**Lesetext:**
---+---
Der Grund, der immer wieder genannt wird, heißt: Landwirtschaft. Zu wenige Brachflächen, zu viele Monokulturen, zu häufig abgemähtes Grünland, zu viel Dünger und Pestizide. „Die Landwirtschaft ist die Hauptursache – das ist wissenschaftlicher Fakt“, sagt Museumsleiter Brunecker. Ein Fakt, der auch Oberschwaben betreffe. Konkrete Studien hierzu gibt es noch nicht, Ergebnisse eines Insektenmonitorings werden erst für 2024 erwartet. Brunecker verweist aber auf eine weitere, großflächige Untersuchung unter Leitung der Technischen Universität München. Ein Forscherteam hat zwischen 2008 und 2017 eine Biodiversitätsstudie an vielen Standorten in Deutschland durchgeführt – unter anderem auf der Schwäbischen Alb, nahe München und bei Augsburg. Rund ein Drittel aller Insektenarten sei in dem Zeitraum verschwunden, so die Forscher. „Vom Artenschwund betroffen sind vor allem Wiesen, die sich in einer stark landwirtschaftlich genutzten Umgebung befinden“, lautet eine Erkenntnis.
All diese Studien aus nächster Nähe rund um Oberschwaben lassen laut Brunecker nur einen Schluss zu: „Da gibt es nach menschlichem Ermessen keinen Zweifel daran, dass das Insektensterben auch bei uns stattfindet.“Und genau diese Botschaft sendet er in seiner Ausstellung in Biberach: Das Insektensterben ist real, auch hier vor Ort.
---+---
**Schriftliche Aufgabe 1:** Gib jede Zeile der Einträge vollständig wieder, in der die Zeichenfolge „swirling“ vorkommt.
Die Einträge haben mit dem Lesetext nichts zu tun.

**Daten zur Aufgabe:**
---+---
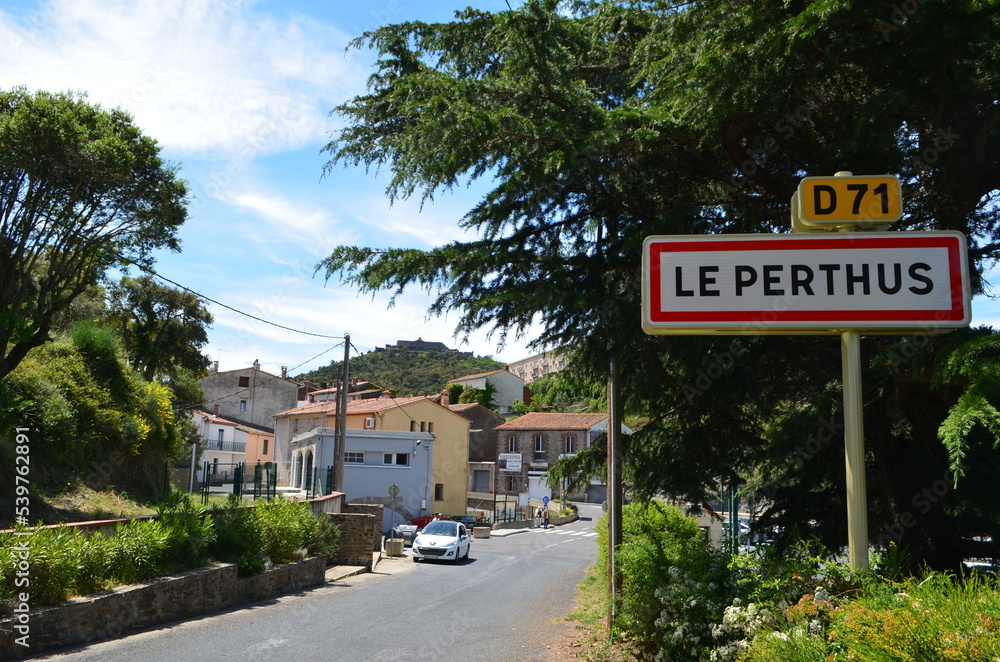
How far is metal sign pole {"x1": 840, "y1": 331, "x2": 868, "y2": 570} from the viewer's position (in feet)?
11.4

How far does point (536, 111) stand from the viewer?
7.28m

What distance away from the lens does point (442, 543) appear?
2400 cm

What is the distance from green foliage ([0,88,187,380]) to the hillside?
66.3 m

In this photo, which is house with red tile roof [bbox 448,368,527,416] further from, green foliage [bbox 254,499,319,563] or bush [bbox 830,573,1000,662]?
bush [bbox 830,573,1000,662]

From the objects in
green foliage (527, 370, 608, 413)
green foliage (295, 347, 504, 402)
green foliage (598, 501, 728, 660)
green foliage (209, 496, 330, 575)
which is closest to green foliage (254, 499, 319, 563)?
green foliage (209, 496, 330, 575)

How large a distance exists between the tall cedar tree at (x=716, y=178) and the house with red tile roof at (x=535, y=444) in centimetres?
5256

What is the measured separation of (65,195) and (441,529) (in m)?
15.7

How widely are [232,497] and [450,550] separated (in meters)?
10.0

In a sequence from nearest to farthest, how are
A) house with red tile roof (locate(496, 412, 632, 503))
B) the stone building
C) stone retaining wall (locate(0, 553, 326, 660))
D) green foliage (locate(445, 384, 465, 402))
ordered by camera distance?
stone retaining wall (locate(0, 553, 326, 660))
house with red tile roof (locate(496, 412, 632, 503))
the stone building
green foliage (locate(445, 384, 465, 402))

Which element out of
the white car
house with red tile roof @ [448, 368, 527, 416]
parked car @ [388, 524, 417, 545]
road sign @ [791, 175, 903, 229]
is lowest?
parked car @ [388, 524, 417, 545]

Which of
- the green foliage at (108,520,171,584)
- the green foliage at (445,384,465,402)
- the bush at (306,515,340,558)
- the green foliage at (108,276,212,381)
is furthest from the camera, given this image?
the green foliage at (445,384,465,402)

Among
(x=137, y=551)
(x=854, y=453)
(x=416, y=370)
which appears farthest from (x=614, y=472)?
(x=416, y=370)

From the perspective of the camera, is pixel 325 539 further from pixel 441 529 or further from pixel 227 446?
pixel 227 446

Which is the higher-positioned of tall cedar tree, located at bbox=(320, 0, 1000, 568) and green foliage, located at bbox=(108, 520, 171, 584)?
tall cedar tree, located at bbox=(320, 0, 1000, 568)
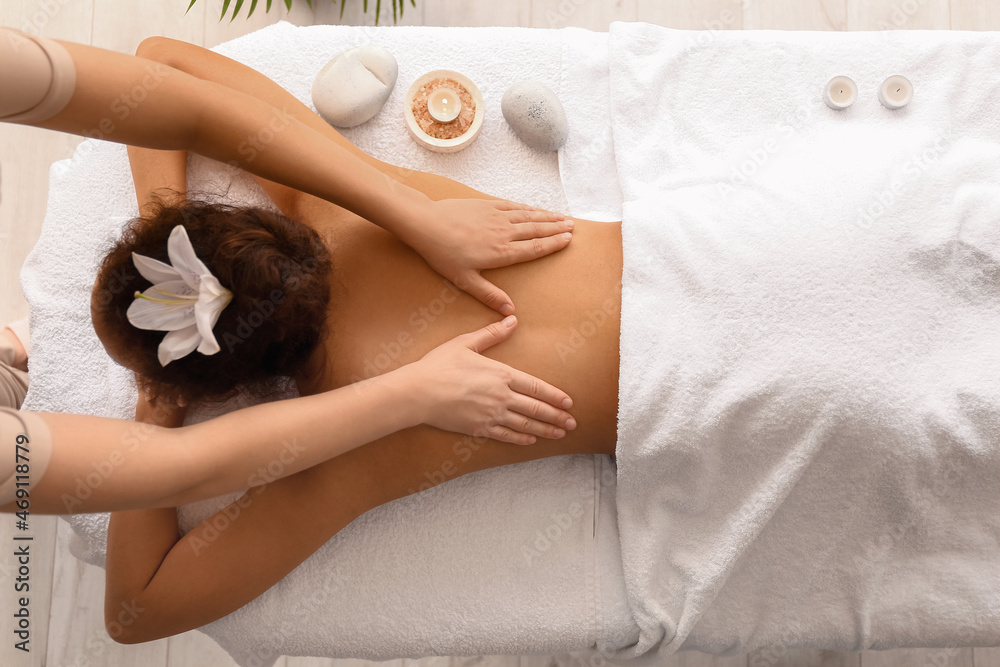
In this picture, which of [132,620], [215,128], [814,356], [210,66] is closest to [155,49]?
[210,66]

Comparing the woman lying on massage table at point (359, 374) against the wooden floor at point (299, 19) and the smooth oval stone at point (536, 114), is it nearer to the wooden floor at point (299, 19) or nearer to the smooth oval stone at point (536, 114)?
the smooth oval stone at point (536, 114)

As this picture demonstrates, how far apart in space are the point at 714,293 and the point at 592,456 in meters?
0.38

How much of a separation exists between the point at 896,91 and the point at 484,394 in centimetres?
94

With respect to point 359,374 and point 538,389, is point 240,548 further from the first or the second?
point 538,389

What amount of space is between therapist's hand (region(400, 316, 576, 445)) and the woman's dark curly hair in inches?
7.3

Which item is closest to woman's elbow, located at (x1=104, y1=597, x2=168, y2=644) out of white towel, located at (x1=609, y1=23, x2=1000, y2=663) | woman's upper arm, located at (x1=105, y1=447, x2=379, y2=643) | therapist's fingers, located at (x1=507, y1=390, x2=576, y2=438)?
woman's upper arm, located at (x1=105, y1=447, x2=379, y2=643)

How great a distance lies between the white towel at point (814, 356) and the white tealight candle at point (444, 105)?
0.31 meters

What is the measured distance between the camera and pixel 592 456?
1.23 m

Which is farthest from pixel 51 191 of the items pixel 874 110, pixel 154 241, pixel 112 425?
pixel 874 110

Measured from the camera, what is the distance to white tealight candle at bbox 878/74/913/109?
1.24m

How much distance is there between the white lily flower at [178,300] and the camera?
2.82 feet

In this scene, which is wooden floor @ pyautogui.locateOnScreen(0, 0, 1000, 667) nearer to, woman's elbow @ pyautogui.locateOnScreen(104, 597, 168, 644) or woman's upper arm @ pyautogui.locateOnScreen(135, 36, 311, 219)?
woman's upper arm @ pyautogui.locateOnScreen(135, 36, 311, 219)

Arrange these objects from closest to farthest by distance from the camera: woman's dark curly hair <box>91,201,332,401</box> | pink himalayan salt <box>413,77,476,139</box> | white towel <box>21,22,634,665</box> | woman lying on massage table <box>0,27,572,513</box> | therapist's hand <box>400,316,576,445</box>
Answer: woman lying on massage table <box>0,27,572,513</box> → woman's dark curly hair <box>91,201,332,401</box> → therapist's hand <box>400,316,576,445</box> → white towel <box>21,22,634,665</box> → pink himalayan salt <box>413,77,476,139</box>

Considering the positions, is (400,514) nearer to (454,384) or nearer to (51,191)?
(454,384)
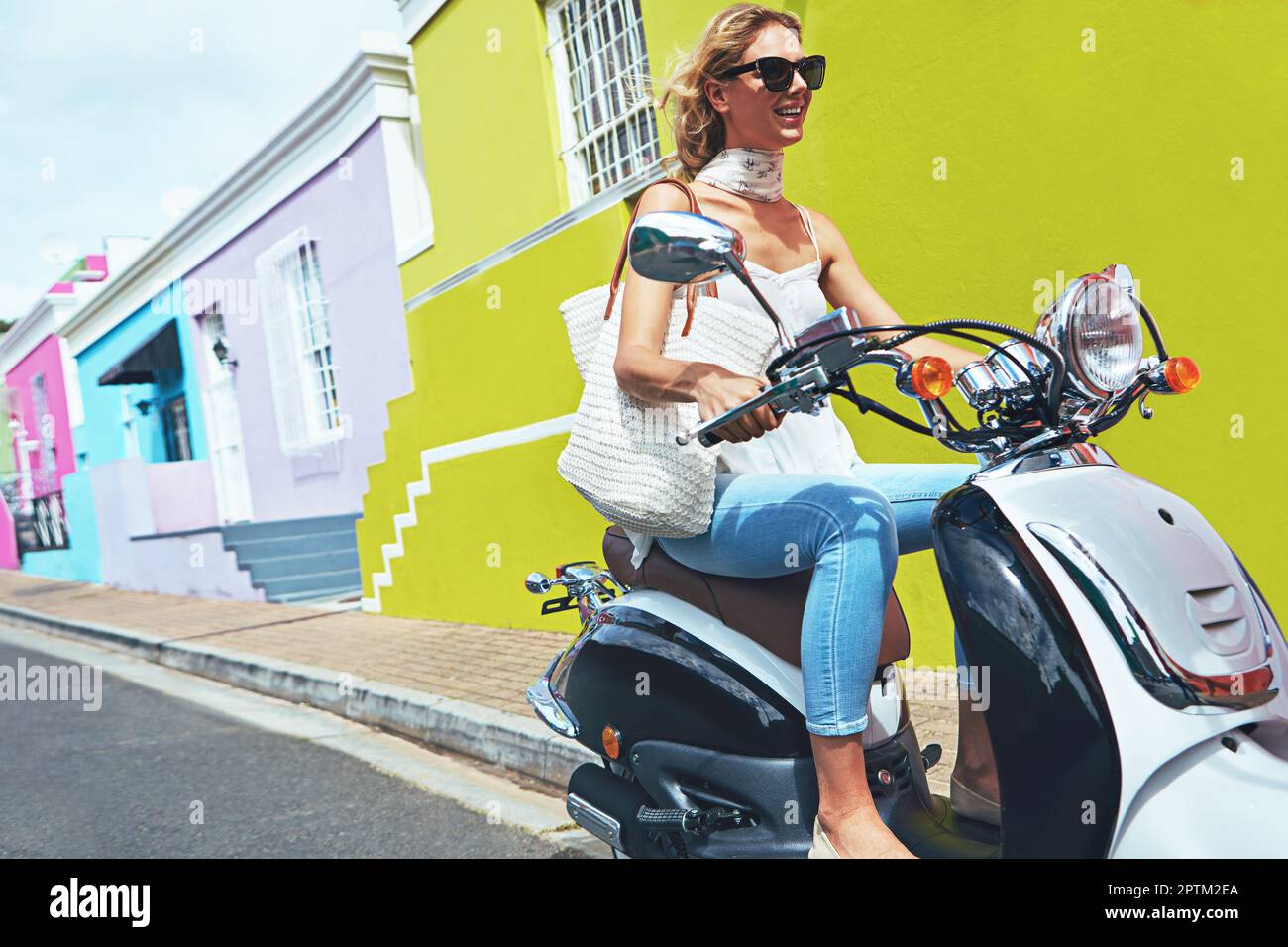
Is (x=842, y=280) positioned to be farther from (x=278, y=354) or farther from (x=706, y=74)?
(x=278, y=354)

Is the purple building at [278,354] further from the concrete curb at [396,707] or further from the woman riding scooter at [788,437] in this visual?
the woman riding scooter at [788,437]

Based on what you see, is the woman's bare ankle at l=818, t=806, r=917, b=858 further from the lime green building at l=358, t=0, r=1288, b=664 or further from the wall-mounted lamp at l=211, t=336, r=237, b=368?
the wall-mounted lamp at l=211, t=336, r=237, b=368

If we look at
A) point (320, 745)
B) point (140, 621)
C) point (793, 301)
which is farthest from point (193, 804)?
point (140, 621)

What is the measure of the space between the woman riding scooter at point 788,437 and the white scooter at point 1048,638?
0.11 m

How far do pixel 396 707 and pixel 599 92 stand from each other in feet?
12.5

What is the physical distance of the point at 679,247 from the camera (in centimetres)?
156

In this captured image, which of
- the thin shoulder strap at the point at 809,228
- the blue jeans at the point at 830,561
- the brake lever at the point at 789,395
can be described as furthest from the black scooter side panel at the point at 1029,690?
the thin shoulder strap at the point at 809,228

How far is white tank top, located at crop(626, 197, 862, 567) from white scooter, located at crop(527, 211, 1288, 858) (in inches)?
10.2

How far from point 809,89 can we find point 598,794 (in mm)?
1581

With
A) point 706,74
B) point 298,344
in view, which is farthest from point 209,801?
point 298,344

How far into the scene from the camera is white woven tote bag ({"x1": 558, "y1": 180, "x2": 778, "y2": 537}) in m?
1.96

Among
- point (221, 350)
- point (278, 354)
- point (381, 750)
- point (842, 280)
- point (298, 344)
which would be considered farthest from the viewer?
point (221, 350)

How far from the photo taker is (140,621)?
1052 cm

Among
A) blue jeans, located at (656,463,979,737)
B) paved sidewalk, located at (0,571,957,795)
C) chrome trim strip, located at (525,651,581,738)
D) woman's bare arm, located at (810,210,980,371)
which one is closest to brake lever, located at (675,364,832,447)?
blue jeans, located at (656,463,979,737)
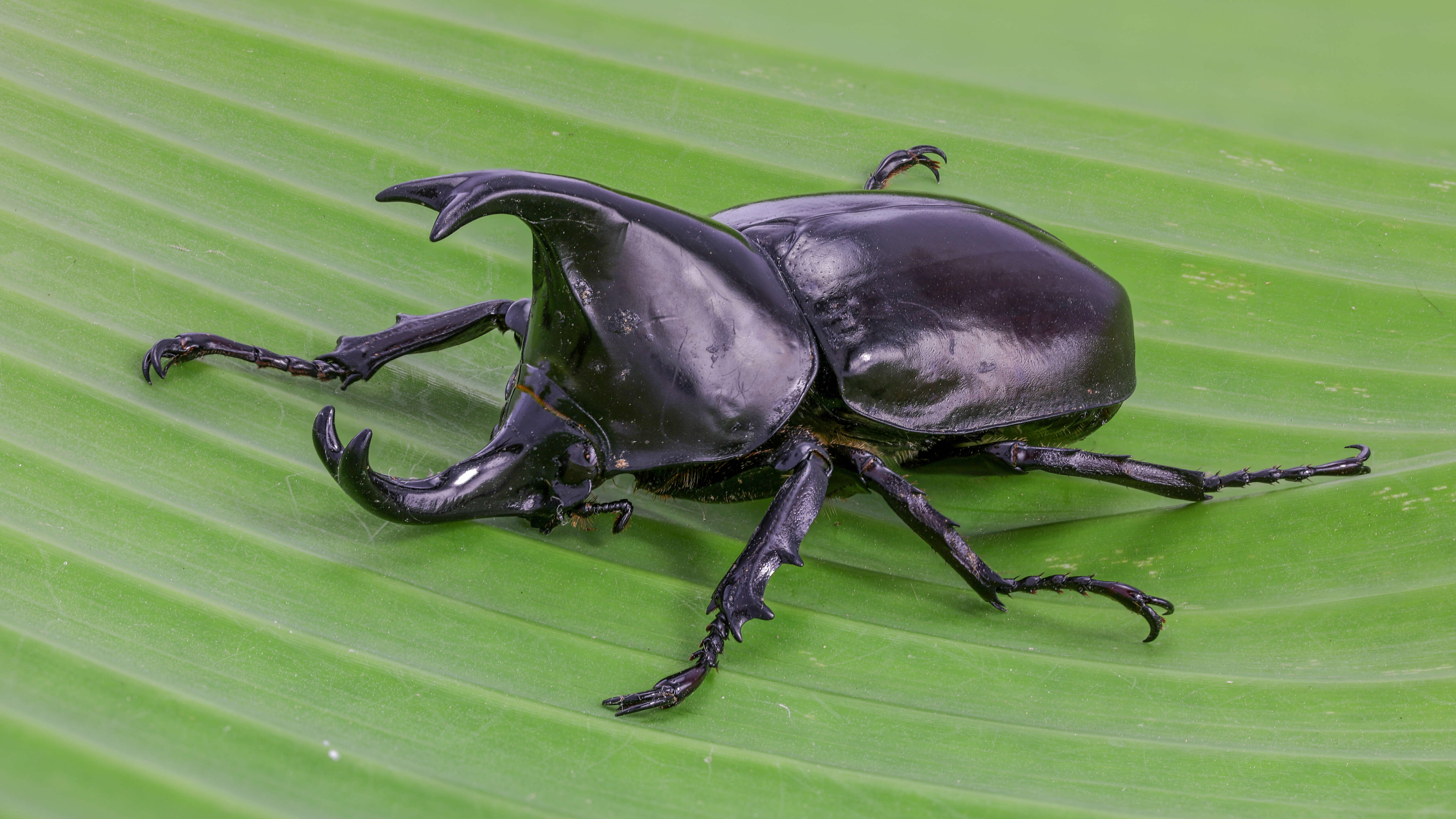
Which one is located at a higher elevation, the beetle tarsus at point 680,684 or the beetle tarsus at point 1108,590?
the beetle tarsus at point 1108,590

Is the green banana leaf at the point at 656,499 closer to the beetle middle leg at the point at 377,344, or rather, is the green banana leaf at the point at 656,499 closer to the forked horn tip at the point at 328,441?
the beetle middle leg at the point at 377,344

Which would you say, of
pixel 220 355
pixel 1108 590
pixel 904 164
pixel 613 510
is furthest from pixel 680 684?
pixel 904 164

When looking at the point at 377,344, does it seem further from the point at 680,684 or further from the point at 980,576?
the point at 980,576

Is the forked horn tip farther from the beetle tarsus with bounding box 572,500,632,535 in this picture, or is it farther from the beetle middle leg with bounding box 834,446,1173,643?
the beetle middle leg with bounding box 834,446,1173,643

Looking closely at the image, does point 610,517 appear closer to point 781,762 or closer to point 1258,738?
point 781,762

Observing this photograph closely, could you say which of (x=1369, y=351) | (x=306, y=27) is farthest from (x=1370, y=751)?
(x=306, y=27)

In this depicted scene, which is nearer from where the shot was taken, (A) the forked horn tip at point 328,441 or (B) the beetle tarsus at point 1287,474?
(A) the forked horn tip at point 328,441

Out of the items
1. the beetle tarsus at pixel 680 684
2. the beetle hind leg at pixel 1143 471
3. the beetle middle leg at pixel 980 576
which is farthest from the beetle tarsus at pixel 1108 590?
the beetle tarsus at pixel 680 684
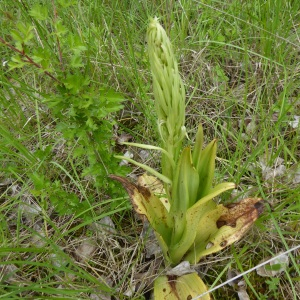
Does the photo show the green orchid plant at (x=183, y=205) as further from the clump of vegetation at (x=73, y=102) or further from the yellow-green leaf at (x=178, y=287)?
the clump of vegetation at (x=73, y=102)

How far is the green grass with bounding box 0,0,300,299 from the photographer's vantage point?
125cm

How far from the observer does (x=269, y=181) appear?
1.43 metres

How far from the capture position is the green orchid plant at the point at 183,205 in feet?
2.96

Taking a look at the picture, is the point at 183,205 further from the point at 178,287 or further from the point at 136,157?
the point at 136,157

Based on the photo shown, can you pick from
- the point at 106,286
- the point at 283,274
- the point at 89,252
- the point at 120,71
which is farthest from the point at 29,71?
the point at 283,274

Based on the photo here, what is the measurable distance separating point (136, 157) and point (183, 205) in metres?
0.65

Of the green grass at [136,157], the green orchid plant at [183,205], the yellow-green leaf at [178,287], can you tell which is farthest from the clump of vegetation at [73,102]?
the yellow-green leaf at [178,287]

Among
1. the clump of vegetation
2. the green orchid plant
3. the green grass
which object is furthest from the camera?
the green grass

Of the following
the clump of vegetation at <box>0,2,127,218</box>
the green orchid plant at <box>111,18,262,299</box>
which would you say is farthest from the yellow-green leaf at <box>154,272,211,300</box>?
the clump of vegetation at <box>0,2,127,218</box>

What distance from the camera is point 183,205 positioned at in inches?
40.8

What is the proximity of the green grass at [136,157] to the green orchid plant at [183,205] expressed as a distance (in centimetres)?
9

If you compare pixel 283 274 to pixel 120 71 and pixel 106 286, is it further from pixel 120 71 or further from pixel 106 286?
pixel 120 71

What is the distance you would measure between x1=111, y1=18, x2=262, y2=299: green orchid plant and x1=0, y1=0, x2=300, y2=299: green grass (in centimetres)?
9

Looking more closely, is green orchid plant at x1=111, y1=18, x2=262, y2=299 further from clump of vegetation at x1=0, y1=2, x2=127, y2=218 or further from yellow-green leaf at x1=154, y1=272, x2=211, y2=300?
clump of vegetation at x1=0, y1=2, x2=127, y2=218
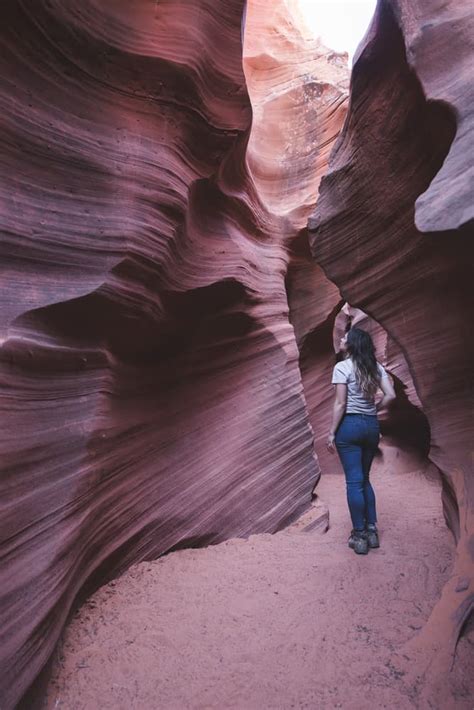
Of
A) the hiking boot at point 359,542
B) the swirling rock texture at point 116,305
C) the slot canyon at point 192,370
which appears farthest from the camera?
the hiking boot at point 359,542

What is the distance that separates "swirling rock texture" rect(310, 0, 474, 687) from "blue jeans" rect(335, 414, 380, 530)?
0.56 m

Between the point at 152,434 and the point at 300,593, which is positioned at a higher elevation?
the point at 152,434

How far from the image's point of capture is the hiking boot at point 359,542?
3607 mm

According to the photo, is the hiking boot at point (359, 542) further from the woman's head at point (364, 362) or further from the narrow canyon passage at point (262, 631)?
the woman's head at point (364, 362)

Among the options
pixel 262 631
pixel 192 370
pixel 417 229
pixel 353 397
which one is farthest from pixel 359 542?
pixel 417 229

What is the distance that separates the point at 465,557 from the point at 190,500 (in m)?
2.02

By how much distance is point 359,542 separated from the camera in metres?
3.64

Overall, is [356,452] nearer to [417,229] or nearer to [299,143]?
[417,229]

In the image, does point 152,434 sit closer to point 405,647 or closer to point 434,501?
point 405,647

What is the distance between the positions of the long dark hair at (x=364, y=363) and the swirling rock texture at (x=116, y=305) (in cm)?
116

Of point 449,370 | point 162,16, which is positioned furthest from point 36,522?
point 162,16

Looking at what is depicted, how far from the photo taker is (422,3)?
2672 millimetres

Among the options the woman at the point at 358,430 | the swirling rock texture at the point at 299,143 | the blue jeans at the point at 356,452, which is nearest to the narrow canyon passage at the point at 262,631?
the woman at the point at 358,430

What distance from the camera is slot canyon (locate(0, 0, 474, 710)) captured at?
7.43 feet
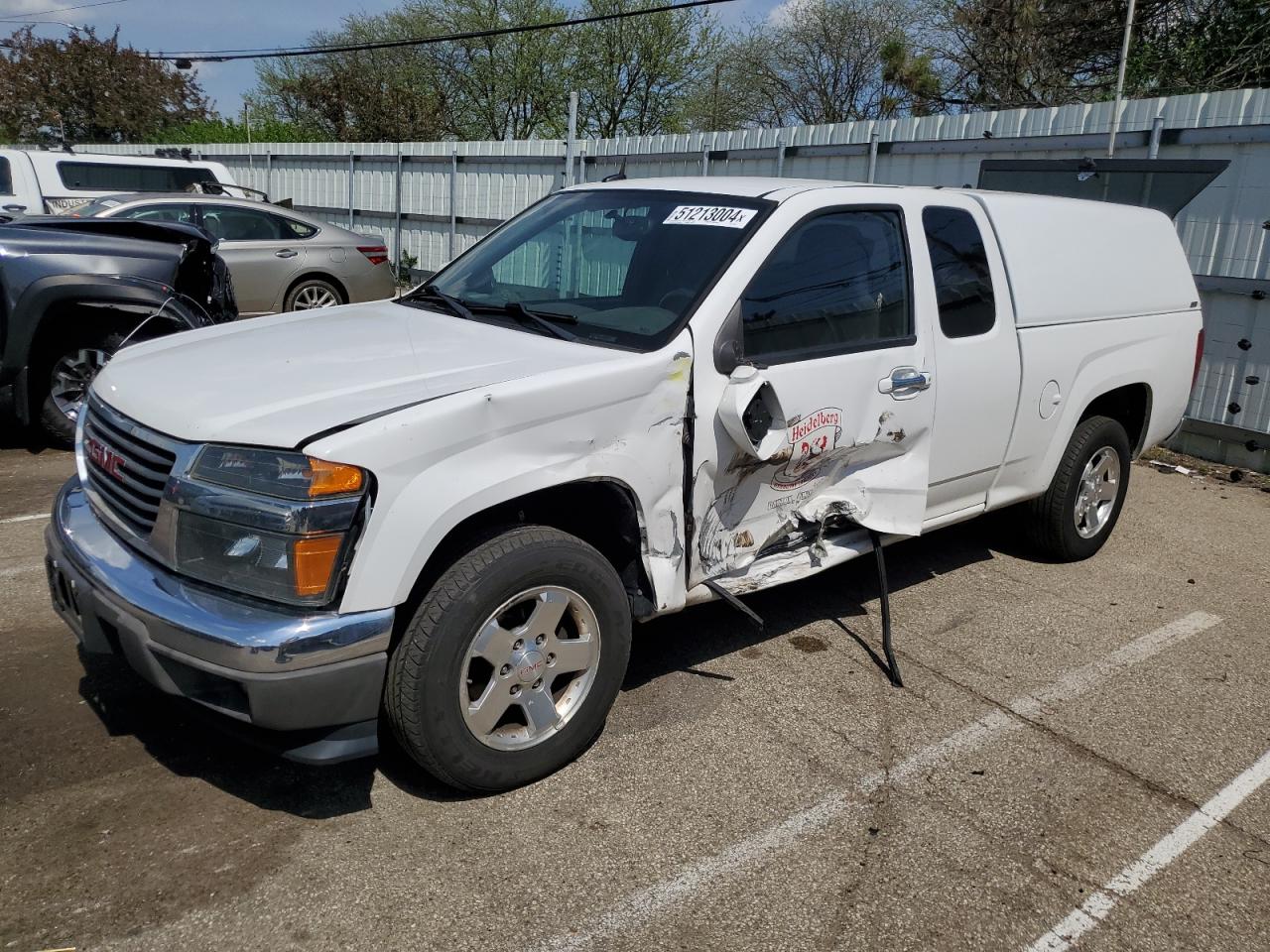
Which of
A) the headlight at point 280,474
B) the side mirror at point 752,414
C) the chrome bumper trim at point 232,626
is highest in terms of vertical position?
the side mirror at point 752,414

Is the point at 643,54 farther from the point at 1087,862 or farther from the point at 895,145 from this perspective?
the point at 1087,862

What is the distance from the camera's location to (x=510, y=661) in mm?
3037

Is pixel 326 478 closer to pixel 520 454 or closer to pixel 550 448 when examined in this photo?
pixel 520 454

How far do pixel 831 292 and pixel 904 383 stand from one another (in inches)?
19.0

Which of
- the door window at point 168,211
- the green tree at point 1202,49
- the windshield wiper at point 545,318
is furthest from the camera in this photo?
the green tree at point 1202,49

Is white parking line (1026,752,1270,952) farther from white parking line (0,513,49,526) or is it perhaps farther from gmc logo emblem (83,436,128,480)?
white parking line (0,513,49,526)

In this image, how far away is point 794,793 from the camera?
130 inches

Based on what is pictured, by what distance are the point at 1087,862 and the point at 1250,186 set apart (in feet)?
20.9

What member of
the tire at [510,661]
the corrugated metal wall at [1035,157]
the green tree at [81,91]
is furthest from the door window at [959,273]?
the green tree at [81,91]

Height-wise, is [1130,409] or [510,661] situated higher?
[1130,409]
---+---
**Schriftliche Aufgabe 2:** Fasse den Absatz des Lesetexts, der mit „Der Grund, der immer wieder genannt wird“ beginnt, als kurze Stichpunktliste zusammen.

**Ergebnis 1:**
B) the swirling rock texture at point 116,305
What is the distance that separates "swirling rock texture" rect(310, 0, 474, 687) from "blue jeans" rect(335, 414, 380, 530)?
What is the distance between the positions of the long dark hair at (x=364, y=363) and the swirling rock texture at (x=116, y=305) (in cm)?
Among the options the woman at the point at 358,430 | the swirling rock texture at the point at 299,143 | the blue jeans at the point at 356,452, which is nearest to the narrow canyon passage at the point at 262,631?

**Ergebnis 2:**
- Als Grund wird immer wieder die Landwirtschaft genannt: zu wenige Brachflächen, zu viele Monokulturen, zu oft gemähtes Grünland, zu viel Dünger und Pestizide.
- Laut Museumsleiter Brunecker ist die Landwirtschaft die Hauptursache. Das sei wissenschaftlich belegt und betreffe auch Oberschwaben.
- Genaue Studien dazu gibt es noch nicht. Ergebnisse eines Insektenmonitorings werden erst für 2024 erwartet.
- Brunecker verweist auf eine große Studie unter Leitung der Technischen Universität München. Sie lief von 2008 bis 2017 an vielen Orten in Deutschland, unter anderem auf der Schwäbischen Alb, nahe München und bei Augsburg.
- Nach dieser Studie ist rund ein Drittel aller Insektenarten verschwunden. Betroffen sind vor allem Wiesen in stark landwirtschaftlich genutzter Umgebung.